- Relator(a)
- Ministro Marco Aurélio Bellizze
- Órgão julgador
- Quinta Turma
- Data do julgamento
- 01/12/2011
- Data de publicação
- 09/02/2012
STJ – Acórdão, Rel. Ministro Marco Aurélio Bellizze, Quinta Turma, j. 01/12/2011, p. 09/02/2012
PENAL E PROCESSUAL PENAL. HABEAS CORPUS. TENTATIVA DE HOMICÍDIO DUPLAMENTE QUALIFICADO. (I) ARGUIÇÃO DE NULIDADE DA DECISÃO DE PRONÚNCIA FUNDADA EXCLUSIVAMENTE EM PROVA COLHIDA EM FASE INQUISITORIAL. INVIABILIDADE. INDICAÇÃO DE PROVAS SUBMETIDAS AO CRIVO DO CONTRADITÓRIO E DA AMPLA DEFESA. (II) ALEGAÇÃO DE FRAGILIDADE DOS FATOS INDICADOS NA DENÚNCIA. IMPROCEDÊNCIA. CORRETA INDICAÇÃO DE INDÍCIOS DE AUTORIA E CERTEZA DA MATERIALIDADE DO FATO CRIMINOSO. ORDEM DENEGADA. 1. Não há nulidade processual se a decisão de pronúncia, para admitir a tese veiculada na denúncia, funda-se em elementos de prova colhidos em juízo, mesmo que eventualmente mencione informações colhidas durante o inquérito policial.
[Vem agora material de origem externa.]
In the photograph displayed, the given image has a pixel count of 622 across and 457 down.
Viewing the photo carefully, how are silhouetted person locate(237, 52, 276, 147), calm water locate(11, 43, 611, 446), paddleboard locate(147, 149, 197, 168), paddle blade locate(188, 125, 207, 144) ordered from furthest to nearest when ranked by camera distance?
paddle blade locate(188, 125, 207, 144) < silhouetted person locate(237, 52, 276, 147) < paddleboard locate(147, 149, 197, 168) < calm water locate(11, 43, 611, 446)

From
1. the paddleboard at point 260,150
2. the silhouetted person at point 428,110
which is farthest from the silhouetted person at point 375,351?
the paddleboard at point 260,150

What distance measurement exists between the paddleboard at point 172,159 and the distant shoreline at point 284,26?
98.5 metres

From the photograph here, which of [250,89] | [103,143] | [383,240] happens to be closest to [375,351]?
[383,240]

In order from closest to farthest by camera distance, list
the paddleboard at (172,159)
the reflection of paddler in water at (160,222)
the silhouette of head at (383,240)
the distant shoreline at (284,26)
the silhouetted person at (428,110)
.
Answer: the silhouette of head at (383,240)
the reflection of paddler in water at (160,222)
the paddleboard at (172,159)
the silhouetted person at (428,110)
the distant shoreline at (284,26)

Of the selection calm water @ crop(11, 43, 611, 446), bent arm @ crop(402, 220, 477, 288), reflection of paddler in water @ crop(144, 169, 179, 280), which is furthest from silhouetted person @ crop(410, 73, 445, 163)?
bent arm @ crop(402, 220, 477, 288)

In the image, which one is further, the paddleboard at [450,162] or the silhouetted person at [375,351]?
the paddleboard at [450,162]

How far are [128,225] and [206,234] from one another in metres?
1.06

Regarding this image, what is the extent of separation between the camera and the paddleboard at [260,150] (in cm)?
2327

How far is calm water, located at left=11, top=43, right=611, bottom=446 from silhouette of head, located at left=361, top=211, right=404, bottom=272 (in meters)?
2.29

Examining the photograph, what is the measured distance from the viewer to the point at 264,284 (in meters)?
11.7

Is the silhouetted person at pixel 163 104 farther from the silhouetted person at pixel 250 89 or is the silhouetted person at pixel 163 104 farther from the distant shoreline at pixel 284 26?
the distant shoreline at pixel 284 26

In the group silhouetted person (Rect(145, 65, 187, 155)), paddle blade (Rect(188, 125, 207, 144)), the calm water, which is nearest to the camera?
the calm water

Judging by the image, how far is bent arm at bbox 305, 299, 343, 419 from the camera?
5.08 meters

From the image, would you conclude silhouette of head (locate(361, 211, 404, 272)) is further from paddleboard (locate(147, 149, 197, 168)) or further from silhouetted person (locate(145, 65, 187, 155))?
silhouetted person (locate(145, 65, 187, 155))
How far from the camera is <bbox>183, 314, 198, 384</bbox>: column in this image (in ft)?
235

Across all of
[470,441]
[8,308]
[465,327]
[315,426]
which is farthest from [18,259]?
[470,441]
Ademais, a impetrante não trouxe elementos aptos a desconstituir o alegado pela Corte estadual, não constando dos autos documento que demonstre que os depoimentos utilizados na sentença de pronúncia foram somente aqueles prestados perante a autoridade policial. 2. O entendimento desta Corte Superior vem se firmando no sentido de que a sentença de pronúncia pode se valer de elementos probatórios colhidos na fase inquisitorial, por não configurar juízo de certeza. Precedentes. 3. É regular a decisão de pronúncia e o acórdão que a confirma se há indicação de elementos suficientes a demonstrar a probabilidade da autoria, bem como a certeza sobre a materialidade do fato criminoso, de maneira a atestar a possível adequação da conduta aos dispositivos - art. 121, § 2º, incisos II e IV, c/c art. 14, II, do CP - que embasaram a submissão do feito ao colegiado popular. 4. Habeas corpus denegado. (HC n. 104.240/PI, relator Ministro Marco Aurélio Bellizze, Quinta Turma, julgado em 1/12/2011, DJe de 9/2/2012.)